Judge was particularly struck by the timeliness of the story at the heart of War for Wakanda. "What do you owe other people as a technologically advanced nation?" he asks. "How much aid do you give to others? How much do you involve yourself in others' conflicts?" In a year when "we all were going through unprecedented times," he says there were also things "going on emotionally that I was able to tap into."
"There were days when…" He goes silent for moment. Tears begin to well up. "...things had gone on in the country, world, specifically Chadwick's passing." Boseman died unexpectedly at the age of 42 in August 2020 from colon cancer, a condition he kept from the public. "We just talked," Judge says of game's crew. "We didn't record the full session because there was so much hurt. The ability to talk to people who I've never met, I've never met them face to face, it's all been over Zoom. To have just conversations when conversations were tough, if not impossible to have after some things, uh, was a real lifeline, it really was. To be able to tap into other's frame of reference was really important through a lot of this process."
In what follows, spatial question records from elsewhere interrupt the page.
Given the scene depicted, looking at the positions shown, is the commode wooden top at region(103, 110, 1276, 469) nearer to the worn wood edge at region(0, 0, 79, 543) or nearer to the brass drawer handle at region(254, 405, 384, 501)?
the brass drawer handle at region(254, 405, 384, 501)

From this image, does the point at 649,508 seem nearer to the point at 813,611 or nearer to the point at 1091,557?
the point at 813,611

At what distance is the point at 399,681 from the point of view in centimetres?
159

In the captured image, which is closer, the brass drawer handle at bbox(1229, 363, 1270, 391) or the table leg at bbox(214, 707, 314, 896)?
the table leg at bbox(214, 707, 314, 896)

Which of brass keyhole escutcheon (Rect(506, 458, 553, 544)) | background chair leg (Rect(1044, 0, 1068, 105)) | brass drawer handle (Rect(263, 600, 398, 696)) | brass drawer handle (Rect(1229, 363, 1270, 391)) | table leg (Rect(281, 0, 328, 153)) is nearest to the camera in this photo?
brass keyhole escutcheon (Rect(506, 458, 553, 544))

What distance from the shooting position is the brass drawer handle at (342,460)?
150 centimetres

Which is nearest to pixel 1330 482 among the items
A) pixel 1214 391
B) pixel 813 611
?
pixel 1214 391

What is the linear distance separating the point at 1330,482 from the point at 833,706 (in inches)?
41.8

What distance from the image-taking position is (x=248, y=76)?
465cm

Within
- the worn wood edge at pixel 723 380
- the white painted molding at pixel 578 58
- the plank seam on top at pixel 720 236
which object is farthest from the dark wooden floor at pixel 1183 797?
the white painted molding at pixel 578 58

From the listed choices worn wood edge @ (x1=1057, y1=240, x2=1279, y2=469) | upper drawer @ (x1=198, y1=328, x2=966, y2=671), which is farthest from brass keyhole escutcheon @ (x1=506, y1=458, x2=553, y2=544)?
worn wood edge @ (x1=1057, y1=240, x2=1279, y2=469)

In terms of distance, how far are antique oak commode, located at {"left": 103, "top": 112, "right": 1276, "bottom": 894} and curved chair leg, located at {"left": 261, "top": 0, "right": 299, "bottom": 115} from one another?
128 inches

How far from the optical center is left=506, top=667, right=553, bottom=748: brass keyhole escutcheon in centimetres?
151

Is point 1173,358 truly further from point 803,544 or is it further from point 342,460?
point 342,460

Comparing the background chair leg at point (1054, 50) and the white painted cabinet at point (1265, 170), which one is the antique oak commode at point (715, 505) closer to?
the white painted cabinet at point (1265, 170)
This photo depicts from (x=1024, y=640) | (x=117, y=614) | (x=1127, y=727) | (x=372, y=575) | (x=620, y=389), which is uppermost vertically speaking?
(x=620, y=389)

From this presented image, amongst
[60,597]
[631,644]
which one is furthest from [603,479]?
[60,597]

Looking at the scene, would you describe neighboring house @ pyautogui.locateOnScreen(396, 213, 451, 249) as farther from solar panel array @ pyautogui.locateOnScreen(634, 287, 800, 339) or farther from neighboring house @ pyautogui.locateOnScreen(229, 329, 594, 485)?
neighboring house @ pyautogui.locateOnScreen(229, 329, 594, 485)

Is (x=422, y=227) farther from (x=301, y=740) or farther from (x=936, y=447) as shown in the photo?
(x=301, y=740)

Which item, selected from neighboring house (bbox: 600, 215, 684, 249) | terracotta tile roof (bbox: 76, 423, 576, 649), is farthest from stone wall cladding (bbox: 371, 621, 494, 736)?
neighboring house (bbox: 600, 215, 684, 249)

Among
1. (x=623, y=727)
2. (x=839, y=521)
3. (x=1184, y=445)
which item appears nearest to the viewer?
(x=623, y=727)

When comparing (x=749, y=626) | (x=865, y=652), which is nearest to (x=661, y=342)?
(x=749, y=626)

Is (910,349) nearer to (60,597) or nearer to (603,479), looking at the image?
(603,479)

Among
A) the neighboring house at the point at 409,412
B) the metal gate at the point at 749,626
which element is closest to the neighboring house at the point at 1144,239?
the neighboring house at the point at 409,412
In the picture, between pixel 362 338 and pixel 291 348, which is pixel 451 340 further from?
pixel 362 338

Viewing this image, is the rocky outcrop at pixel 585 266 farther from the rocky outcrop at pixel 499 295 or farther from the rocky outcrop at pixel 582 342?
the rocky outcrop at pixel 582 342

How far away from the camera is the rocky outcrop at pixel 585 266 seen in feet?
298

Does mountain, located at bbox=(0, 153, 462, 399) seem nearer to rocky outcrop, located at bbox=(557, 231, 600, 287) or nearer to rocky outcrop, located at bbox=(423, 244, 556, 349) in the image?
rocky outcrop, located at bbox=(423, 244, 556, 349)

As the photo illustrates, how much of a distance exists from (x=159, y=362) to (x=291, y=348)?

Judge, Narcisse, and MacLeod will talk further about their experiences working on the War for Wakanda expansion and answer fan questions this Friday starting at 10 a.m. PT on a special Twitch livestream hosted by Crystal Dynamics.
Quotes have been edited for length and clarity.
Correction: An earlier version of this article misstated that the War for Wakanda DLC brings a story campaign that runs more than 25 hours. The DLC will instead extend the overall content of Marvel's Avengers to more than 25 hours.